Spatial relation data:
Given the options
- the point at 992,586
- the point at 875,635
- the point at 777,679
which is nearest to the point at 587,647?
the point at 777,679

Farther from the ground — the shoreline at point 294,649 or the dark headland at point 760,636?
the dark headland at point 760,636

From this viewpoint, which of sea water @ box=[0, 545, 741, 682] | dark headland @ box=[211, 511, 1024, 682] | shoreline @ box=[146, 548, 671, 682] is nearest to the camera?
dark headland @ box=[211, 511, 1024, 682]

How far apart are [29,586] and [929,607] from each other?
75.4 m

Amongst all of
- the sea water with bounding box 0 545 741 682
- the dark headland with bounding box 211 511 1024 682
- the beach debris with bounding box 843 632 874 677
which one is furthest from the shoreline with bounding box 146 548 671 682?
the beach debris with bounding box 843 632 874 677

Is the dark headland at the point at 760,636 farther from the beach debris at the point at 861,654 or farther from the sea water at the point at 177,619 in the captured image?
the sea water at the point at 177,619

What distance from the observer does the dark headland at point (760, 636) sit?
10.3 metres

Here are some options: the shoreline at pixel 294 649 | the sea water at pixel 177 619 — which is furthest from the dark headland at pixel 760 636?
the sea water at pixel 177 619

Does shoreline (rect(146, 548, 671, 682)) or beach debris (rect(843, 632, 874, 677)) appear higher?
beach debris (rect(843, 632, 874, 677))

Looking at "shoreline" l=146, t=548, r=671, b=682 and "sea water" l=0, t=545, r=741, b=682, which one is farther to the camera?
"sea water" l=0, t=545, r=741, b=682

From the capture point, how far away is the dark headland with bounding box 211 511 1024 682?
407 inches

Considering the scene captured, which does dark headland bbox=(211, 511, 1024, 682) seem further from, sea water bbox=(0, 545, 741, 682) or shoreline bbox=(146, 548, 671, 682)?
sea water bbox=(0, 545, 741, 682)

- Exercise task: Print all of the lines above again with no changes.

- Right answer:
Given the options
- the point at 992,586
- the point at 875,635
- the point at 777,679
which is nearest to the point at 587,647?
the point at 777,679

Farther from the ground — the shoreline at point 294,649 or the dark headland at point 760,636?
the dark headland at point 760,636

From this viewpoint, which of sea water @ box=[0, 545, 741, 682] | dark headland @ box=[211, 511, 1024, 682] | shoreline @ box=[146, 548, 671, 682] is nearest to the camera?
dark headland @ box=[211, 511, 1024, 682]

How far apart are [29,586] and [929,607] from each other?
75.4 m

Amongst all of
- the sea water with bounding box 0 545 741 682
- the dark headland with bounding box 211 511 1024 682
- the beach debris with bounding box 843 632 874 677
which one is furthest from the shoreline with bounding box 146 548 671 682?
the beach debris with bounding box 843 632 874 677

Is the dark headland at the point at 760,636 farther from the beach debris at the point at 861,654 or farther from the sea water at the point at 177,619 in the captured image?
the sea water at the point at 177,619

What distance from the observer does the dark headland at point (760, 636) sit?
10.3 metres

Here are some options: the shoreline at pixel 294 649 | the sea water at pixel 177 619 — which is furthest from the dark headland at pixel 760 636?
the sea water at pixel 177 619

Does shoreline (rect(146, 548, 671, 682)) or beach debris (rect(843, 632, 874, 677)) appear higher?
beach debris (rect(843, 632, 874, 677))

Looking at "shoreline" l=146, t=548, r=671, b=682 and "sea water" l=0, t=545, r=741, b=682, which one is farther to the camera?
"sea water" l=0, t=545, r=741, b=682

From the capture point, how far away is the dark headland with bounding box 211 511 1024 682?
407 inches

Considering the scene captured, which does dark headland bbox=(211, 511, 1024, 682) seem further from, sea water bbox=(0, 545, 741, 682) or shoreline bbox=(146, 548, 671, 682)?
sea water bbox=(0, 545, 741, 682)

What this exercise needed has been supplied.